Borlaug’a 1970 yılında Nobel Barış Ödülü verildi. Bu yeni çeşitler 1950’lerden sonra hızla
dünyaya yayılmaya başladı.
d- Buğday için en önemli dönüm noktalarında birisi ‘Yeşil Devrim’ olarak adlandırılan
azotlu gübrelerin ve pestisitlerin tarımda yoğun olarak kullanılmalarıdır. Bu dönem 1950’li
yıllarda başlamaktadır. Azotlu gübre kullanımında yatmaya dayanıklı, kısa boylu bodur
buğdayların ıslah edilmesi, azotun etkin kullanımına vesile olmuştur. Bu sayede dünya
buğday üretimi 1961-85 yıllarında iki kat artmıştır

Bu durum ülkemizi de etkilemiştir. Türkiye 1960’lı yılların başında Meksika buğdayı ithal
etmiştir. Atası bize ait olan ve yeni çeşide dönüşmüş bu buğdaylar ata yurduna dönemeye
başlamıştır (Özberk ve ark., 2016). Bu dönemde gübre kullanımı da iki katına çıkmış, üretim
bir milyon tondan iki milyon tona ulaşmıştır. Verim 1966-69 yıllarında, 1961-65 yıllarına
göre %12 artmıştır. Bu artışta gübre kullanımı mı yoksa çeşit mi etkili olduğu tartışmaya
açıktır.
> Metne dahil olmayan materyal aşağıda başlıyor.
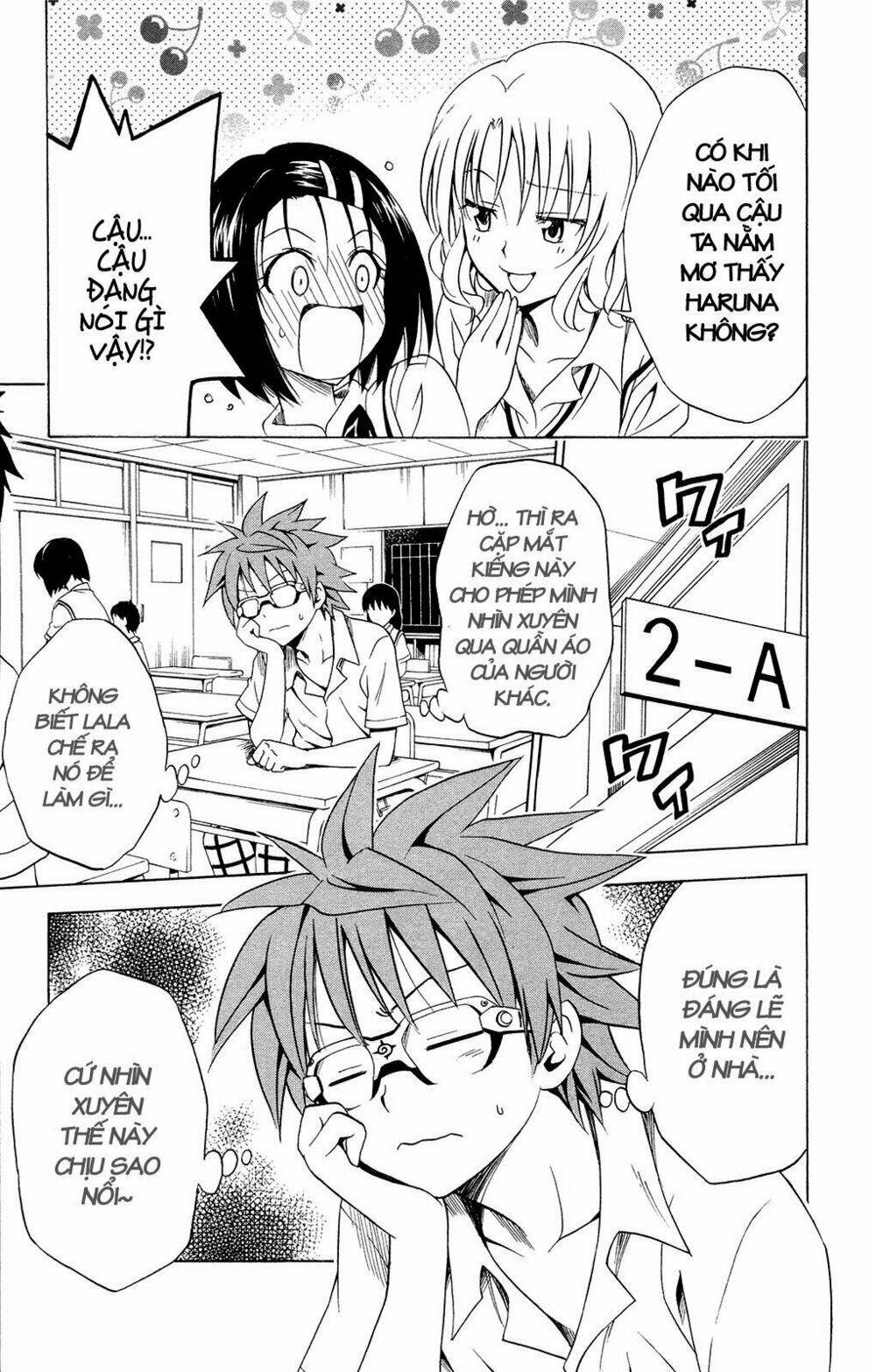 bọn tớ thích cậu! rito chapter 109 9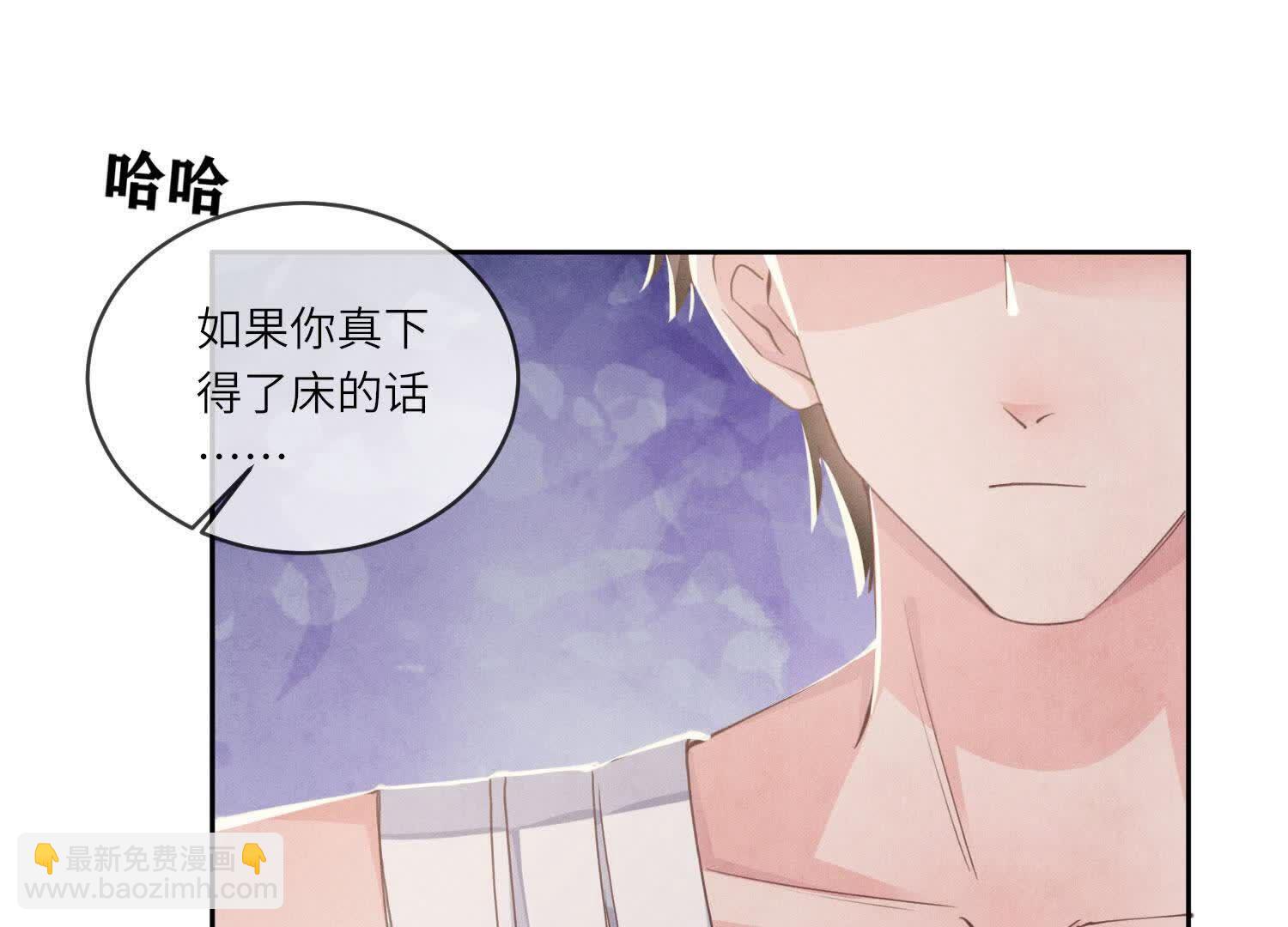 第109话 识趣(1/3)-第110话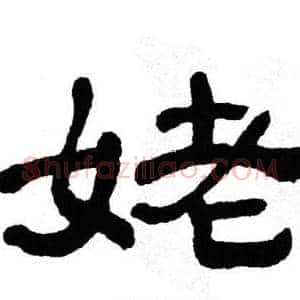 姥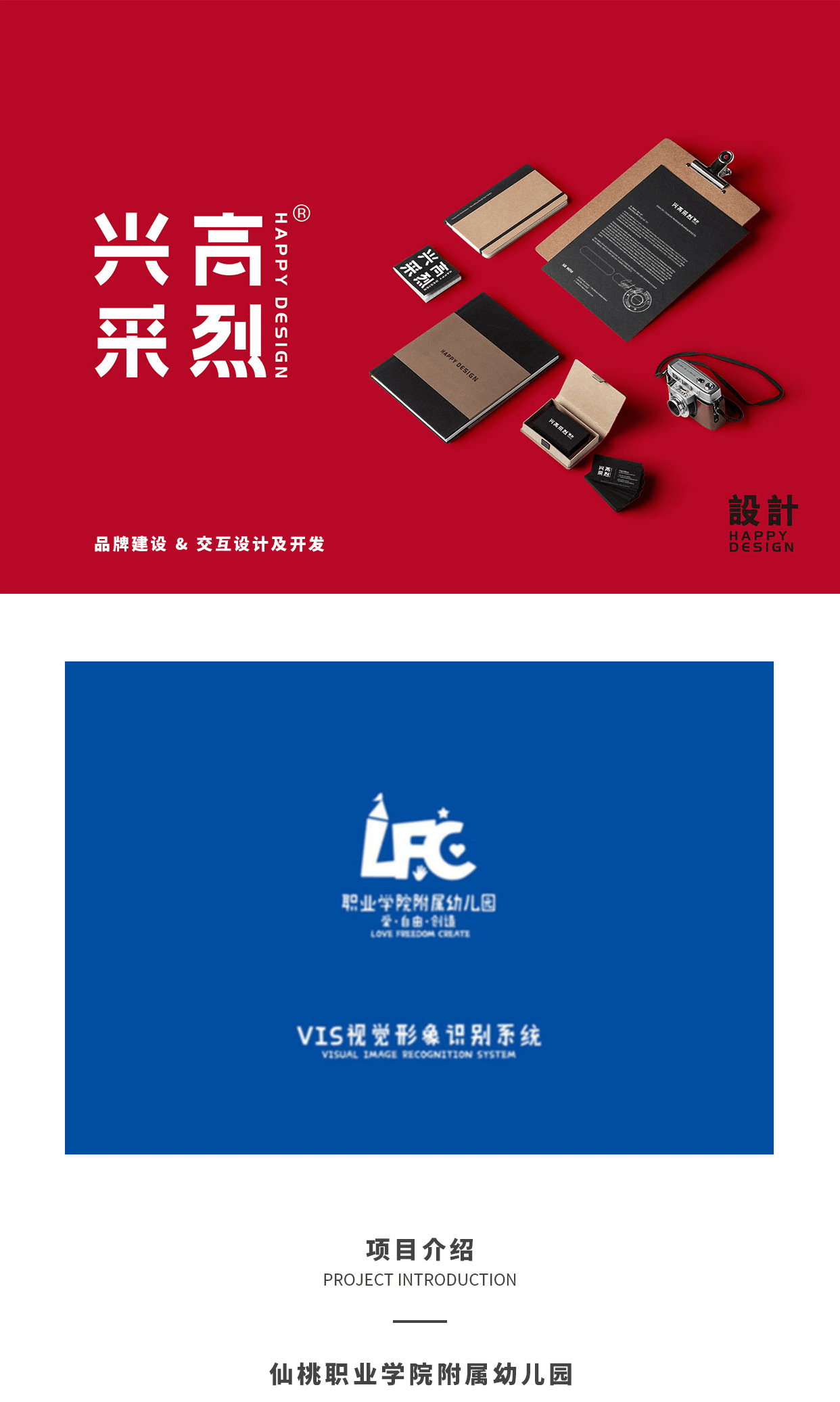 仙桃职业学院附属幼儿园品牌设计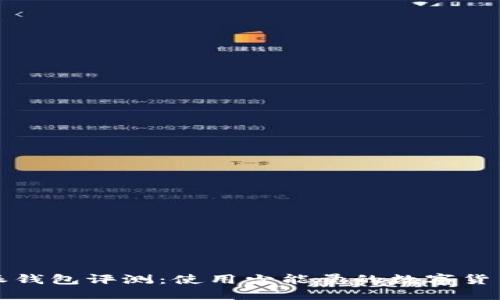 比特派钱包评测：使用少能量的数字货币选择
Bu tarihten sonra melezleme yoluyla elde edilen, azot tepki endeksi yüksek çeşitlerin
yüksek verim vermesi, yerel çeşitlerin ekiminin azalmasına neden olmuştur. Geleneksel
çeşitlerle karşılaştırıldığında bu yüksek verimli çeşitler topraktaki azotu da hızla tüketmeye
başlamışlardır. Azotlu gübre maliyetleri üretim içerisinde en yüksek paya sahip olmuştur.